Shawn Thornton’s Extension Sets the Bar

The Boston Bruins have recently announced that they have re-signed veteran winger Shawn Thornton to a two-year extension. The deal was made official this past Monday afternoon. He is due to receive $1.1 million per year.

Thornton, a two-time Stanley Cup champion, was originally drafted by the Toronto Maple Leafs in 1997 as the 190th overall pick. He had spent the majority of his career in the AHL before getting his break in 2006 when he played 48 games for the Anaheim Ducks. He had the privilege of hoisting the Stanley Cup for the first time during his stint with the Ducks.

He signed with the Bruins in 2007 and has been a staple on the fourth line, also known as the “energy line.” Although he is known as a fighter and as someone who will stick up for his teammates, he is also a player who can score goals.

The 2010-11 season was his breakout year as a professional. He scored a career-high 10 goals and recorded 10 assists. He also has point totals of 4-8-12 at this point in the season. Thornton is currently tied for the league lead in fighting majors with Brandon Prust of the New York Rangers. Both players have dropped the gloves 19 times.

It is not an easy way to make a living and a player like Thornton is certainly worthy of an extension. Before he signed a new contract, he was only making $812,500, so the new deal was never in doubt.

The potential issue with the new contract is that it sets the bar at a certain level for other players on the roster, his linemates in particular. Gregory Campbell and Daniel Paille both make close to $1.1 million under their current contracts and both players are scheduled to become unrestricted free agents at the end of the season.
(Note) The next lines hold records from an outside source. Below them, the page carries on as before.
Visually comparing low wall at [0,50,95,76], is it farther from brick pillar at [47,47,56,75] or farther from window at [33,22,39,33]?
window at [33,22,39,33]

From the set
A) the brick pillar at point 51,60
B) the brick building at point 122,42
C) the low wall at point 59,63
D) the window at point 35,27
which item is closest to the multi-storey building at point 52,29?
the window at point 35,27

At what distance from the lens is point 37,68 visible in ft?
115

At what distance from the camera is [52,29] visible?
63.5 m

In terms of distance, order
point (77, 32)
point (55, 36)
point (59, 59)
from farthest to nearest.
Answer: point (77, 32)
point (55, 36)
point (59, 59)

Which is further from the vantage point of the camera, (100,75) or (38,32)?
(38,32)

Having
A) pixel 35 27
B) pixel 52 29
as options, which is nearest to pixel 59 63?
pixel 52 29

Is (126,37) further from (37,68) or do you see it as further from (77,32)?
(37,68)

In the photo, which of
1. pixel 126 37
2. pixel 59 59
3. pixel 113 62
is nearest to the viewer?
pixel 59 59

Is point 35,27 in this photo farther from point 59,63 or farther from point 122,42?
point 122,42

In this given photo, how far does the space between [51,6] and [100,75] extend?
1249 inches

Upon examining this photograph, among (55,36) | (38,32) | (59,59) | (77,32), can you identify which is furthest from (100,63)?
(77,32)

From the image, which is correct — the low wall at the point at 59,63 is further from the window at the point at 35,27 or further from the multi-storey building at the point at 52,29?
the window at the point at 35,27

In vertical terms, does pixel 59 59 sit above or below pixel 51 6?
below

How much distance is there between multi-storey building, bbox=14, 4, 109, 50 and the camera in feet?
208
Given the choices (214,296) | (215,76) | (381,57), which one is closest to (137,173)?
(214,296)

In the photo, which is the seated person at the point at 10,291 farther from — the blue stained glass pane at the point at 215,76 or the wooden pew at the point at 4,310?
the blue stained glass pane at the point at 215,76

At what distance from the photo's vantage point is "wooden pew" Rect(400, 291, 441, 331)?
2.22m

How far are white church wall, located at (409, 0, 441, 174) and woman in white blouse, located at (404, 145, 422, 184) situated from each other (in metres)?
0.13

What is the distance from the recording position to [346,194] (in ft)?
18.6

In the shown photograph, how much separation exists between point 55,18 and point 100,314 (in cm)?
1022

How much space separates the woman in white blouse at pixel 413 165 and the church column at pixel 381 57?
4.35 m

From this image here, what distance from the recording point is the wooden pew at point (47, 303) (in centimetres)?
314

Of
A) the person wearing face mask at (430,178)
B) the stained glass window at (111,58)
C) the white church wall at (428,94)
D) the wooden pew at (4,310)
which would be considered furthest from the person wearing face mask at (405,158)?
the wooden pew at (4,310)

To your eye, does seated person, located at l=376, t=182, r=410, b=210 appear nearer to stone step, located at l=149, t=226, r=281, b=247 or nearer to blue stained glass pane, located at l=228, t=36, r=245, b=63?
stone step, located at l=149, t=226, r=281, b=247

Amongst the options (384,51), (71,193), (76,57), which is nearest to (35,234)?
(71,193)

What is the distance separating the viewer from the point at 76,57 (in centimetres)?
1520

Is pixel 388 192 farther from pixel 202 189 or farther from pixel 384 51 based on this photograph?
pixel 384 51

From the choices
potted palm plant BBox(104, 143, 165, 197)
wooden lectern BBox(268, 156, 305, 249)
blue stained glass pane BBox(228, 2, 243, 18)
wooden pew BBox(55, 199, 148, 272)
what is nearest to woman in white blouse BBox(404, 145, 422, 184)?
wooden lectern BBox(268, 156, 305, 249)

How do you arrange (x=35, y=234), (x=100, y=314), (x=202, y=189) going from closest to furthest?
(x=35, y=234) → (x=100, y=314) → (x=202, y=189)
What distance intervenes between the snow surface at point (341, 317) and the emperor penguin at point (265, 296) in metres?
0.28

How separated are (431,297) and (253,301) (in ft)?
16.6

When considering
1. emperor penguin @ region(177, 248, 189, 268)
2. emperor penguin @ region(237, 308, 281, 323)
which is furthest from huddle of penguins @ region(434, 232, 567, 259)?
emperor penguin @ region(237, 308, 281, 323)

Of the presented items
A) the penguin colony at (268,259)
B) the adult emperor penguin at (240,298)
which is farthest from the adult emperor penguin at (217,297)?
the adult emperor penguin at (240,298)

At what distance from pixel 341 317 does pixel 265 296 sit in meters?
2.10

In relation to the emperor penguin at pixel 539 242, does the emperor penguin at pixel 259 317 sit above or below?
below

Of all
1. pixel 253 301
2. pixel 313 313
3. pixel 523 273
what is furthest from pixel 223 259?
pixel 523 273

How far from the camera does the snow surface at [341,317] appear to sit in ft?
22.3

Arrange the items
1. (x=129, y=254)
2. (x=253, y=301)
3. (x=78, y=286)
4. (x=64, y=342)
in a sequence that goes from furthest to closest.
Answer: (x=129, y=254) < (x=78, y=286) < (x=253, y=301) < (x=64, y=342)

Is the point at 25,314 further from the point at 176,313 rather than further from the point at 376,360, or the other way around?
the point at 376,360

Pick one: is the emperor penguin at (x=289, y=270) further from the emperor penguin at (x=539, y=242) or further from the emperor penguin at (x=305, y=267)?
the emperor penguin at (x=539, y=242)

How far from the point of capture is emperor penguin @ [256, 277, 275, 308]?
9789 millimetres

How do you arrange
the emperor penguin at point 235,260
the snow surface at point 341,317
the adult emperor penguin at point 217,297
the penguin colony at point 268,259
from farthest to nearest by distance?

Campbell and Paille are players who see time on the penalty kill, which is a huge part of the game. The Bruins have two fourth-line players who can play two-way hockey and that is something that they value. If the Bruins plan on bringing one, or both, of those players back, they would have to look at Thornton’s contract as the level from which they must start negotiating.

There is enough cap space for the team to reach an agreement and reunite one of the most productive fourth lines in the NHL.